• DESCRIPTION OF THE TASK: Each line holding the string "site" is to be copied from the data.

• LISTED ENTRIES:
##############################

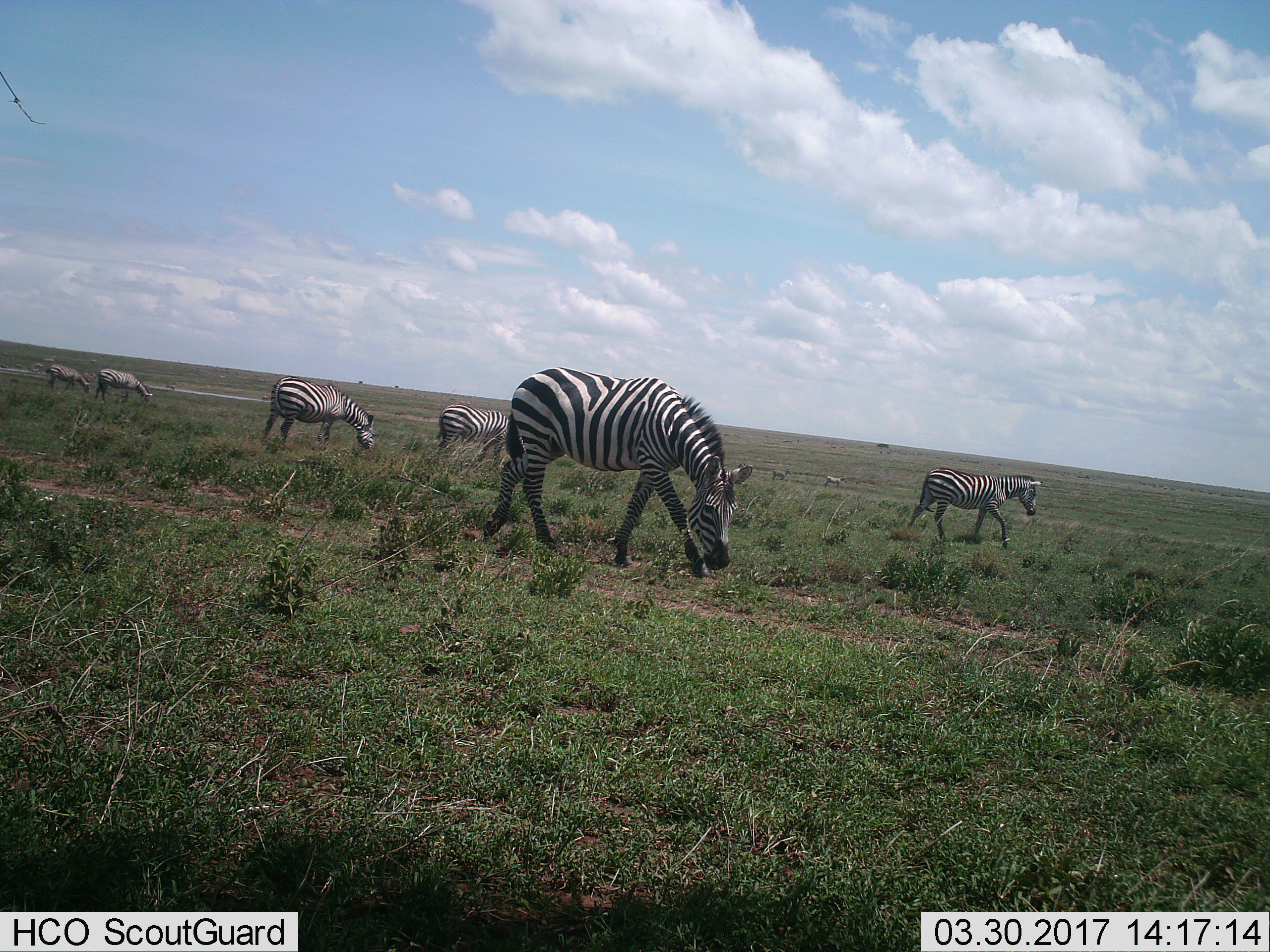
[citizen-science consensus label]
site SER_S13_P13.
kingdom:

##############################

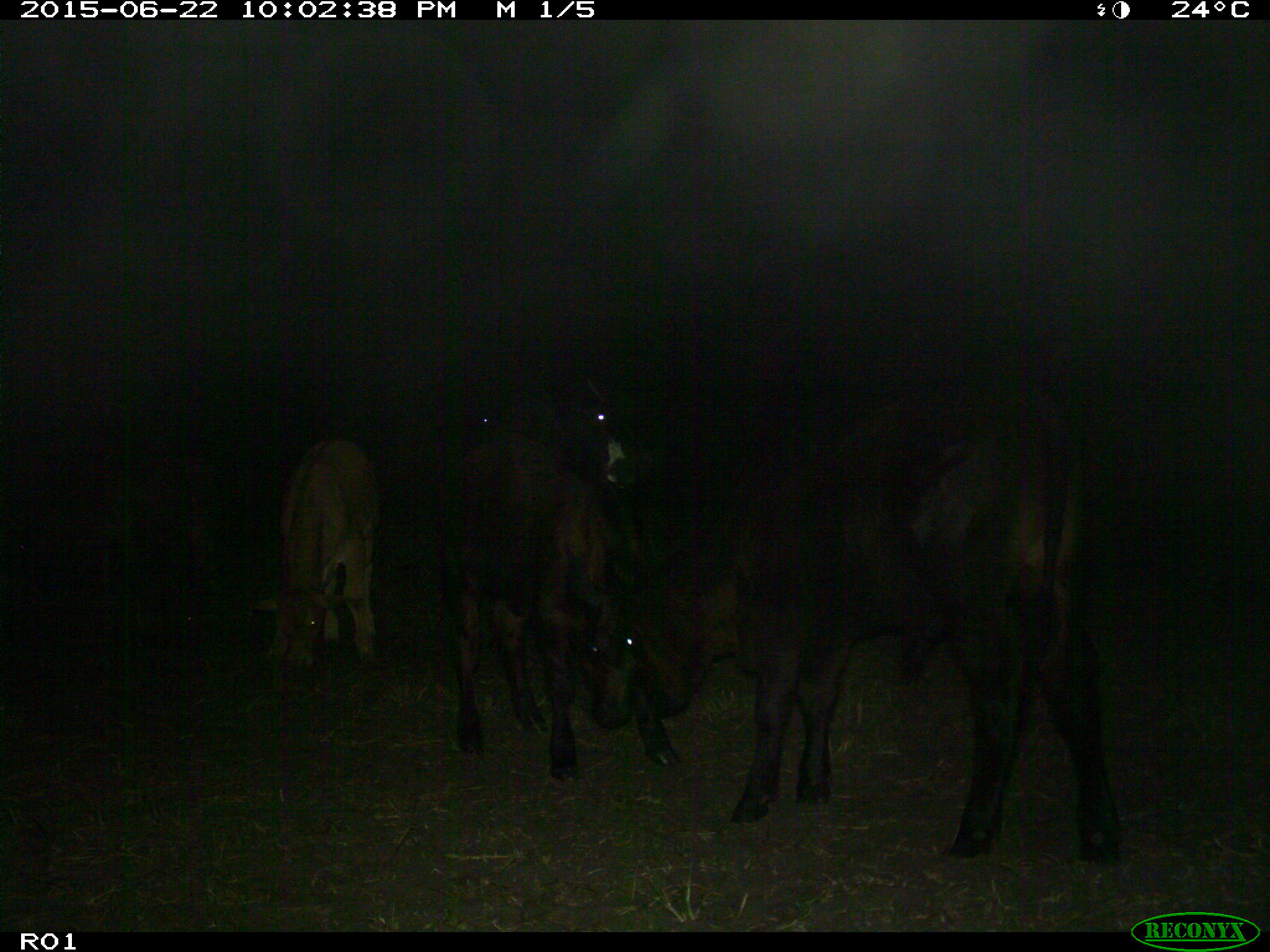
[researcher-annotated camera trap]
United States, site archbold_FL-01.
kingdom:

##############################

• REPLY:
site SER_S13_P13.
United States, site archbold_FL-01.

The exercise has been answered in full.